Waterval 17-6: spreken
Wat is een correct antwoord op de volgende vraag?
Waar ga JIJ naar toe?
(de hoofdletters betekenen dat de nadruk op dit woord ligt)
- IK ga naar huis, zij gaat naar de stad.
- Ik ga naar HUIS.
- Ik GA naar huis.
- ZIJ gaat naar de stad, ik ga naar huis.
Wat is een juiste aanvulling op de volgende zin? Let op: de hoofdletters betekenen dat het woord nadruk krijgt.
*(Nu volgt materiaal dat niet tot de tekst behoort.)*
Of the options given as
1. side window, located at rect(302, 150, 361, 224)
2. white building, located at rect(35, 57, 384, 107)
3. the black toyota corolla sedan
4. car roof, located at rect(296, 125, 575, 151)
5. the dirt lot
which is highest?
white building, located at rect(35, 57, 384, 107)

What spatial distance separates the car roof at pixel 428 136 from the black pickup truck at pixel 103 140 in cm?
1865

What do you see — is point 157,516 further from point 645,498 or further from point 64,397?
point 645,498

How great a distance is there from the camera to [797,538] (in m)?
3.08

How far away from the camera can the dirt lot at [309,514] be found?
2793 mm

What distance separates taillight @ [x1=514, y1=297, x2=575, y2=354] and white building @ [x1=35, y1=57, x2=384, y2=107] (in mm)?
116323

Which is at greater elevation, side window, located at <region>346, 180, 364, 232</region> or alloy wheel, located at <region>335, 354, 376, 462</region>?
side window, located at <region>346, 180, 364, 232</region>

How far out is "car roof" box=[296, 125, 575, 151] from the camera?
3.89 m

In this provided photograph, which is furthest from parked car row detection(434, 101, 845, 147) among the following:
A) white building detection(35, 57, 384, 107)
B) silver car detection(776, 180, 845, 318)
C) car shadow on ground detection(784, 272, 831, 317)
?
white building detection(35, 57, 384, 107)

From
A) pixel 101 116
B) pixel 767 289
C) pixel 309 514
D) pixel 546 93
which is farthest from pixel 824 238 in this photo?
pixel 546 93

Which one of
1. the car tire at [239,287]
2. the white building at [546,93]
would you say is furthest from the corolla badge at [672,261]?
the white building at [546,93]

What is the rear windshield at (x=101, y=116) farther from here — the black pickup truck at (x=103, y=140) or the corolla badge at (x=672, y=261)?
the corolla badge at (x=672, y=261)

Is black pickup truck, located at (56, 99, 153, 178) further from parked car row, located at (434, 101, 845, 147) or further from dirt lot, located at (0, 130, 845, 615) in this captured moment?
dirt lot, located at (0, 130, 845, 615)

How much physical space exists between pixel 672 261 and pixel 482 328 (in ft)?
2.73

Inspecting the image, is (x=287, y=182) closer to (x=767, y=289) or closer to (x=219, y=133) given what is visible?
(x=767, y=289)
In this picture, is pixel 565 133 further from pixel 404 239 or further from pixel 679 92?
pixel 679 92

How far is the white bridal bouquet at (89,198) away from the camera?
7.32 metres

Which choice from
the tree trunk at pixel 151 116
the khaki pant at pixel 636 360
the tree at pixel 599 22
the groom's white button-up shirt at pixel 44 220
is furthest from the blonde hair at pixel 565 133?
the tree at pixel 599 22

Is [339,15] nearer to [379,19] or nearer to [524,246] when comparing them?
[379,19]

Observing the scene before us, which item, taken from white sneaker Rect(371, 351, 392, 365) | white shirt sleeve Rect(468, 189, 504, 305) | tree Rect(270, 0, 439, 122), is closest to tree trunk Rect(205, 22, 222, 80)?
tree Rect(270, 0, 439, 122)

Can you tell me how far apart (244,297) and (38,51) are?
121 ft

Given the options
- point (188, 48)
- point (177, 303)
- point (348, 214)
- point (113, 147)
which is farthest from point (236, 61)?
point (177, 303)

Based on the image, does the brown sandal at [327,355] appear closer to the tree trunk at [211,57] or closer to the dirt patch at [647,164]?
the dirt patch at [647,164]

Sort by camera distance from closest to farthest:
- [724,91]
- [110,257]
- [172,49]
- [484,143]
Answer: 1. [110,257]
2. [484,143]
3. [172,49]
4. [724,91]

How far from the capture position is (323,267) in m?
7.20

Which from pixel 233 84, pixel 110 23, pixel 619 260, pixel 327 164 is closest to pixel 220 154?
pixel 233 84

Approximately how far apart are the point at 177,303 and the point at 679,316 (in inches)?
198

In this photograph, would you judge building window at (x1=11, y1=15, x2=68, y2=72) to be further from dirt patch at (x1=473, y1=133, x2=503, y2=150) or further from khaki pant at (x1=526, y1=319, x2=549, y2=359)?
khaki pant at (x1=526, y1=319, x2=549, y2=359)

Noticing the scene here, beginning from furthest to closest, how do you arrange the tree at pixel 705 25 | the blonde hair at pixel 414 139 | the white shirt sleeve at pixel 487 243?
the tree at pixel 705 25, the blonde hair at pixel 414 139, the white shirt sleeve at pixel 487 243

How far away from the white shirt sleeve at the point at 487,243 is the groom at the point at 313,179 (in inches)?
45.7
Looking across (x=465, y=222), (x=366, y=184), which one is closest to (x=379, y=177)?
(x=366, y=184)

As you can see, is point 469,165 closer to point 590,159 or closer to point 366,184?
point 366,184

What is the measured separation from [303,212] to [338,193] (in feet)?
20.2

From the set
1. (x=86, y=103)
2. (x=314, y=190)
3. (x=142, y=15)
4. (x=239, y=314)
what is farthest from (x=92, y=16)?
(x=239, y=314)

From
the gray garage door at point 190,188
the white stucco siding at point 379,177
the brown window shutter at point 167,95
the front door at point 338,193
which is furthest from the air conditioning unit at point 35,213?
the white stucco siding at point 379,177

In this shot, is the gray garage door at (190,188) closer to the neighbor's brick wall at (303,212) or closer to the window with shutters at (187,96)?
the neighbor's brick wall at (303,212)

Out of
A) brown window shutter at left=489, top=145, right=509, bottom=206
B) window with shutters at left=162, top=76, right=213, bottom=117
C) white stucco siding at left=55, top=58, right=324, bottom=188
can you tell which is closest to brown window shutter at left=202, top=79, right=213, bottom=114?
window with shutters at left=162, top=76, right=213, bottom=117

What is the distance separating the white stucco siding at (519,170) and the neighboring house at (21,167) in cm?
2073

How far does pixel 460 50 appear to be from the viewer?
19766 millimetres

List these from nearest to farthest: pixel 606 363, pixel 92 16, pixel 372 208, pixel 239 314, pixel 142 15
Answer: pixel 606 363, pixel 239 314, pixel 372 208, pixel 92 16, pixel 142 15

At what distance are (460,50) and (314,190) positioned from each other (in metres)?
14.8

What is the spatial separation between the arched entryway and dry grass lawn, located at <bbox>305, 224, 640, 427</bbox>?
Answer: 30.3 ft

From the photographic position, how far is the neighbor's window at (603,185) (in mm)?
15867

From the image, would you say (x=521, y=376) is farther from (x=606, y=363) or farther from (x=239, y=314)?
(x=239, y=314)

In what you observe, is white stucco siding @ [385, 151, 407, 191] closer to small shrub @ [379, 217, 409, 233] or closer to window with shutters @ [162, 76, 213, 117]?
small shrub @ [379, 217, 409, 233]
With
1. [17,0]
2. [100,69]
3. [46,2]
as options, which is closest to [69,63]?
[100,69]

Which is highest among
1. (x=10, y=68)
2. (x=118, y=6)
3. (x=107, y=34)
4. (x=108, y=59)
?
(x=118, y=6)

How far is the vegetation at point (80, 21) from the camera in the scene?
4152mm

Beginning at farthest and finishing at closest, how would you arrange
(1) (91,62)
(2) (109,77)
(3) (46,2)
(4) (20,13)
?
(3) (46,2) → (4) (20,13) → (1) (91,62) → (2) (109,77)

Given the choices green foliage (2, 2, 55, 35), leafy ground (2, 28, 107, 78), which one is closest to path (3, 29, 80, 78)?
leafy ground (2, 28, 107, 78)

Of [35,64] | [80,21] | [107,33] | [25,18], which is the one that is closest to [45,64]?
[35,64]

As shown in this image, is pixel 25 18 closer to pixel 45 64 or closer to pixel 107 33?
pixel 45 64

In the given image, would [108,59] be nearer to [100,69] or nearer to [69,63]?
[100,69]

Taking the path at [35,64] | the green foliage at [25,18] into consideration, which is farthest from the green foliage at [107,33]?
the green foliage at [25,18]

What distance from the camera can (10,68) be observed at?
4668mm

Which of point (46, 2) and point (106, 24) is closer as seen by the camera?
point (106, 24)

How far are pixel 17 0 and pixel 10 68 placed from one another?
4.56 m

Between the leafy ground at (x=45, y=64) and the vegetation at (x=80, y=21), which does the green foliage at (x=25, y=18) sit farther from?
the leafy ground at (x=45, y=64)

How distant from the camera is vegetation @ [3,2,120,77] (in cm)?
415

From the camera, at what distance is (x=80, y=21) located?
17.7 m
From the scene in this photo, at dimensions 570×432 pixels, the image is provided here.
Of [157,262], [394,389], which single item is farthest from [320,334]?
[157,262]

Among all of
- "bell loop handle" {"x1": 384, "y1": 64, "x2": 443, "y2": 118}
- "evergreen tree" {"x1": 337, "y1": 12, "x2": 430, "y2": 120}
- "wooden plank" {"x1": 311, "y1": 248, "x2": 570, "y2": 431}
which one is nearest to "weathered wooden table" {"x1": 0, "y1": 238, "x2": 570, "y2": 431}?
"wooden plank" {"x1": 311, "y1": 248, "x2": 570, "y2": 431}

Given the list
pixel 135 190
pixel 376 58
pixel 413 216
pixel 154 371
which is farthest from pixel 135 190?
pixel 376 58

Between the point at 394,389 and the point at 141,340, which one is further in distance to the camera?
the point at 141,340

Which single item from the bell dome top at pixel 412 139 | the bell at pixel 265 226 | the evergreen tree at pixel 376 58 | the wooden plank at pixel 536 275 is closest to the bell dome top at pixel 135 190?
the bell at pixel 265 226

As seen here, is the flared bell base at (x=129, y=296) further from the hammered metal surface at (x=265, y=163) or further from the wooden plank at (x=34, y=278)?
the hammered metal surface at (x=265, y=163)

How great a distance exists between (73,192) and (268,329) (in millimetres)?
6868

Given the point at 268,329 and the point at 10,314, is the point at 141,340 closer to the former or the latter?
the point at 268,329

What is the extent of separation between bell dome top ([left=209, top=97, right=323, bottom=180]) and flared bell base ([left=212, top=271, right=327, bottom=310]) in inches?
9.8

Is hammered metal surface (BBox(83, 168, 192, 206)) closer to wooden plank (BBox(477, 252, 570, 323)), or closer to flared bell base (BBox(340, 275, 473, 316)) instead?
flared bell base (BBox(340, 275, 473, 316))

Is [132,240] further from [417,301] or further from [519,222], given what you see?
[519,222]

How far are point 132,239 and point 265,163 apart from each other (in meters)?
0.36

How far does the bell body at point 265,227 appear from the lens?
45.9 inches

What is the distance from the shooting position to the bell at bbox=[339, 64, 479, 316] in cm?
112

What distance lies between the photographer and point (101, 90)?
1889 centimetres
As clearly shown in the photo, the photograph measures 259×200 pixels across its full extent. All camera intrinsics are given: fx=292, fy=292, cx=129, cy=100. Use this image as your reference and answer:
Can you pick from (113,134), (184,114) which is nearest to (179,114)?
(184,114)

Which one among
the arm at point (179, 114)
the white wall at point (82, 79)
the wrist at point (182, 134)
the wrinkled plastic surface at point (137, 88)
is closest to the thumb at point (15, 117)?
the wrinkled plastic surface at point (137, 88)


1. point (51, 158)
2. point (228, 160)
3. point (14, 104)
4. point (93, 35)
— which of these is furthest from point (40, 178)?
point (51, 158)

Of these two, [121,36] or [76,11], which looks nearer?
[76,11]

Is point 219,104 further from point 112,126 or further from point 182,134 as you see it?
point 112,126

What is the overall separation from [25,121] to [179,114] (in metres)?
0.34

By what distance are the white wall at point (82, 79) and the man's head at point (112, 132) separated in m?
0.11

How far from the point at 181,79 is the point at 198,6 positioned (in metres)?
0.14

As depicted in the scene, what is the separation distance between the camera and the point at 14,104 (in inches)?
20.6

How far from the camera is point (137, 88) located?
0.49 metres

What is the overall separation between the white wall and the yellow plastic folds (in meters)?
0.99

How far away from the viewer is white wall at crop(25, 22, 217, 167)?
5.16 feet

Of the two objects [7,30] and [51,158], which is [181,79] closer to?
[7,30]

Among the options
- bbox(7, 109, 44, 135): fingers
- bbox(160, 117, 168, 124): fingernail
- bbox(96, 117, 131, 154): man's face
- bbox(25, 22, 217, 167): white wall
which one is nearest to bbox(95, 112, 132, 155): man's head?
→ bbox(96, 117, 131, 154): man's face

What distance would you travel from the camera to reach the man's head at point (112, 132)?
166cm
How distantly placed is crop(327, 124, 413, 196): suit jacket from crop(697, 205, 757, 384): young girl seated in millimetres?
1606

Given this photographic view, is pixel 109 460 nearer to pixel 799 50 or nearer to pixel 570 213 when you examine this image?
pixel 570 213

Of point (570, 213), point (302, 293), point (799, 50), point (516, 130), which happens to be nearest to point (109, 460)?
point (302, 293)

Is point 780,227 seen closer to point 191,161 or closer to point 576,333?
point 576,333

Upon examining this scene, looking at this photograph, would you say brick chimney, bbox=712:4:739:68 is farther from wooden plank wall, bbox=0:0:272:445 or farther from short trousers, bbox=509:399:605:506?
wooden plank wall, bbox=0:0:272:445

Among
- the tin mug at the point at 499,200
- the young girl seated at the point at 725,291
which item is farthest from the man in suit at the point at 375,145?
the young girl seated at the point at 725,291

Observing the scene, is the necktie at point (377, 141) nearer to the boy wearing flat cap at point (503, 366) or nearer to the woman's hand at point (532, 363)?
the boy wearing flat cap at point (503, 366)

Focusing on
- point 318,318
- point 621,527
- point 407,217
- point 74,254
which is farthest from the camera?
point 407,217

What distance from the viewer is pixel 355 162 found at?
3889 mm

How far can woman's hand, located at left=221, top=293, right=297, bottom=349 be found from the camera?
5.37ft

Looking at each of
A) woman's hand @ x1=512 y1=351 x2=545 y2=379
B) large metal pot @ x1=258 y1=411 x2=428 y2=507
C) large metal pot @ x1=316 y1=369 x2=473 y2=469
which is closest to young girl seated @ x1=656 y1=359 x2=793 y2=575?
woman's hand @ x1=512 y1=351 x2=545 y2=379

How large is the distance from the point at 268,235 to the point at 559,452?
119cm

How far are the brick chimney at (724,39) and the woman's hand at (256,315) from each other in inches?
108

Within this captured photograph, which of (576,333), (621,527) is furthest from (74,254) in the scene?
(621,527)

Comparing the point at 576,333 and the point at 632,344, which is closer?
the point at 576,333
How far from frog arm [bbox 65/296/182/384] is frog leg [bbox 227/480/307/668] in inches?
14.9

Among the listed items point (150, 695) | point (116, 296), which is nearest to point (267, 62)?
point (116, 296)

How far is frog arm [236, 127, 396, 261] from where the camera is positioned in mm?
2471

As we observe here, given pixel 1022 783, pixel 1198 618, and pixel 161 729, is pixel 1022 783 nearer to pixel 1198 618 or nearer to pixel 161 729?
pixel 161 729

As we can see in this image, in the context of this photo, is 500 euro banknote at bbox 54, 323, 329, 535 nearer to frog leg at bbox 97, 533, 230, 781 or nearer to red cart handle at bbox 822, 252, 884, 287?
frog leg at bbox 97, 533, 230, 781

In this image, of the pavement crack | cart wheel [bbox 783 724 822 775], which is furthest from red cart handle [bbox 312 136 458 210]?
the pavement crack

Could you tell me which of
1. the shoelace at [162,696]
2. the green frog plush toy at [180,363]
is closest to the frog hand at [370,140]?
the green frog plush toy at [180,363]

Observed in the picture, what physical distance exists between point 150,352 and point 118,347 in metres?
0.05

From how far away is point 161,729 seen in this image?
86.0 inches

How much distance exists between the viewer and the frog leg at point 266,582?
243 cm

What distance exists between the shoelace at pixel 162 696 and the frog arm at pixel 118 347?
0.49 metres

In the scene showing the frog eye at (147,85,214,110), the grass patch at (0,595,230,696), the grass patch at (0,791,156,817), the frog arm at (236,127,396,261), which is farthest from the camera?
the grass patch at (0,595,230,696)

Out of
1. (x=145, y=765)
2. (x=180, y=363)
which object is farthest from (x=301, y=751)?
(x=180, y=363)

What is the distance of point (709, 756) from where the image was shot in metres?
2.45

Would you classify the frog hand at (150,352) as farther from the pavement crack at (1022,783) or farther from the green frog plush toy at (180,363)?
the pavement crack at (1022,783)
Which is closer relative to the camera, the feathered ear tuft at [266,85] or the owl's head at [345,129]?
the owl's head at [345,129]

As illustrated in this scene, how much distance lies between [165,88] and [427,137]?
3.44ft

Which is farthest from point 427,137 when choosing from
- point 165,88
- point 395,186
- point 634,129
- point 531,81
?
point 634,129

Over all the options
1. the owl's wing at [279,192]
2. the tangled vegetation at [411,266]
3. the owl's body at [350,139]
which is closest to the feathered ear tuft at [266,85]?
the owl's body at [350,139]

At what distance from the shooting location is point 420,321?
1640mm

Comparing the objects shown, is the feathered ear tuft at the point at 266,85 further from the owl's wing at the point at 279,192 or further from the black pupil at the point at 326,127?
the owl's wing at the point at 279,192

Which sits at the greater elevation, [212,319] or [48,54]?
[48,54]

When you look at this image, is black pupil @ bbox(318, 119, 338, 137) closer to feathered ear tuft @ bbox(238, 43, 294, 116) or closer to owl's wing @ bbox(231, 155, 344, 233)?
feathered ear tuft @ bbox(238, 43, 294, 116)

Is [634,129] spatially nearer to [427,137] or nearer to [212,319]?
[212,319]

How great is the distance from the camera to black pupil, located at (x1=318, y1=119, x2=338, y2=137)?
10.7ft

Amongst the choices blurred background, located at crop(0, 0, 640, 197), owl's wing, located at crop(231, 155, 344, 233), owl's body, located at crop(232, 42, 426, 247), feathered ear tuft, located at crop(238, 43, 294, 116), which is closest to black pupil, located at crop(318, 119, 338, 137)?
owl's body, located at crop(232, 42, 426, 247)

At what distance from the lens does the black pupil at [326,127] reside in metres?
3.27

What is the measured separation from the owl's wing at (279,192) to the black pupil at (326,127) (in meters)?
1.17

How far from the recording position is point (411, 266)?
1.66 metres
Wij LOPEN naar school, ...
- niet zij.
- wij fietsen niet.
- niet naar huis.
Wat is een juiste aanvulling op de volgende zin? Let op: de hoofdletters betekenen dat het woord nadruk krijgt.
WIJ lopen naar school, ...
- niet zij.
- wij fietsen niet.
- niet naar huis.
Wat is een juiste aanvulling op de volgende zin? Let op: de hoofdletters betekenen dat het woord nadruk krijgt.
Wij lopen naar SCHOOL, ...
- niet zij.
- wij fietsen niet.
- niet naar huis.
Wat is een juiste aanvulling op de volgende zin?
Wij rijden met zijn VIJVEN naar de discotheek, ...
- jullie niet.
- we lopen niet.
- niet met zijn zessen.
- niet naar de kroeg.
Wat is een juiste aanvulling op de volgende zin?
Wij rijden met zijn vijven naar de DISCOTHEEK...
- jullie niet.
- we fietsen niet.
- niet met zijn zessen.
- niet naar de kroeg.
Wat is een juiste aanvulling op de volgende zin?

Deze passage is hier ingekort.